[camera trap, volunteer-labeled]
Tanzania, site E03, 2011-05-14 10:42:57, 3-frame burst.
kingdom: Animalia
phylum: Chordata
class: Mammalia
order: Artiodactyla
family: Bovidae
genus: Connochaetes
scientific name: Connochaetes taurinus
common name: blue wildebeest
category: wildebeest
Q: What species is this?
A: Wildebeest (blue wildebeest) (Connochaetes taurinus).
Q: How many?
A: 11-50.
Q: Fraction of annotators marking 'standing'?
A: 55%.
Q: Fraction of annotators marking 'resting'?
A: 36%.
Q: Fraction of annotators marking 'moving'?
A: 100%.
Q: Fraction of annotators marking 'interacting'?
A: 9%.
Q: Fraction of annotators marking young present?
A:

**THE PROBLEM:**
From the records above, extract each line exactly as shown.

**EXPECTED OUTPUT:**
[camera trap, volunteer-labeled]
Tanzania, site E03, 2011-05-14 10:42:57, 3-frame burst.
kingdom: Animalia
phylum: Chordata
class: Mammalia
order: Artiodactyla
family: Bovidae
genus: Connochaetes
scientific name: Connochaetes taurinus
common name: blue wildebeest
category: wildebeest
Q: What species is this?
A: Wildebeest (blue wildebeest) (Connochaetes taurinus).
Q: How many?
A: 11-50.
Q: Fraction of annotators marking 'standing'?
A: 55%.
Q: Fraction of annotators marking 'resting'?
A: 36%.
Q: Fraction of annotators marking 'moving'?
A: 100%.
Q: Fraction of annotators marking 'interacting'?
A: 9%.
Q: Fraction of annotators marking young present?
A:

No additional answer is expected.